Chociaż stało się to dzień po tym, jak prezydent George W. Bush wezwał Turcję do szybkiego zakończenia irackiej operacji, władze stanowczo zaprzeczają, by ugięły się pod presją potężnego sojusznika.
„Cel, jaki sobie postawiliśmy, został osiągnięty. Oczywiście nie udało nam się zniszczyć wszystkich baz Partii Pracujących Kurdystanu (PKK), ale pokazaliśmy tej organizacji, że północny Irak nie jest już dla niej oazą bezpieczeństwa” – ogłosił turecki Sztab Generalny.

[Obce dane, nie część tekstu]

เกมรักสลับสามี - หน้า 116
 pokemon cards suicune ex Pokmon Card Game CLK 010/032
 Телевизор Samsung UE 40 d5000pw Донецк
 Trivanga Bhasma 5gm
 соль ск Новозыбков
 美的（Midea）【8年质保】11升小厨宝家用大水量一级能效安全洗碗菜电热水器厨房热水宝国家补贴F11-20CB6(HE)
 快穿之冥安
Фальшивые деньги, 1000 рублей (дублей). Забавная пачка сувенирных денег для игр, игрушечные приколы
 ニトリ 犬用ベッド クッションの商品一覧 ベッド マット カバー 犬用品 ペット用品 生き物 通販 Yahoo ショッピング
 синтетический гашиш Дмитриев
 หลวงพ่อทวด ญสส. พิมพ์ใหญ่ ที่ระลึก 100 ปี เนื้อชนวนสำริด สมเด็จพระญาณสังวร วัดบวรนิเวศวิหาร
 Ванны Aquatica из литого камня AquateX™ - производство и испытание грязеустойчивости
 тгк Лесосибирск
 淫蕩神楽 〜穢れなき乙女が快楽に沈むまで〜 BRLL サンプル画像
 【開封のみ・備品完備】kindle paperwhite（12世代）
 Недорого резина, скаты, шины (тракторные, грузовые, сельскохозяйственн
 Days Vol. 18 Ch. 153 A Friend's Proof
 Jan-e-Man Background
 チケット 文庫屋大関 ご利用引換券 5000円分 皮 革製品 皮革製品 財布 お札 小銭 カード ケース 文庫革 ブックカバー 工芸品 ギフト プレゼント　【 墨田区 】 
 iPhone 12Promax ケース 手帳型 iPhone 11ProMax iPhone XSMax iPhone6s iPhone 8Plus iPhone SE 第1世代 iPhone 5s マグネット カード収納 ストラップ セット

Bezludne pogranicze od kilku dekad służy trzem tysiącom kurdyjskich separatystów jako baza wypadowa do dokonywania ataków na Turków. Od 1984 roku, gdy rebelianci zaczęli walczyć o niepodległy Kurdystan, zginęło ponad 30 tysięcy ludzi. Przed tygodniem do północnego Iraku wkroczyło więc kilkanaście tysięcy żołnierzy wspieranych przez czołgi, myśliwce i ciężką artylerię.Turcy ogłosili, że udało im się zabić 240 rebeliantów, a stracili 27 żołnierzy.
PKK twierdzi jednak, że jej bojownicy zastrzelili co najmniej 130 przeciwników. Straty własne ocenia zaś na... pięciu ludzi.Kurdyjscy rebelianci cieszą się, że Turkom nie udało się całkowicie zneutralizować ich siły bojowej. Przekonują również, że zakończenie tureckiej operacji jest ich wielkim zwycięstwem. – Turcy napotkali silny opór i musieli się wycofać – oznajmił przedstawiciel PKK Ahmed Danees.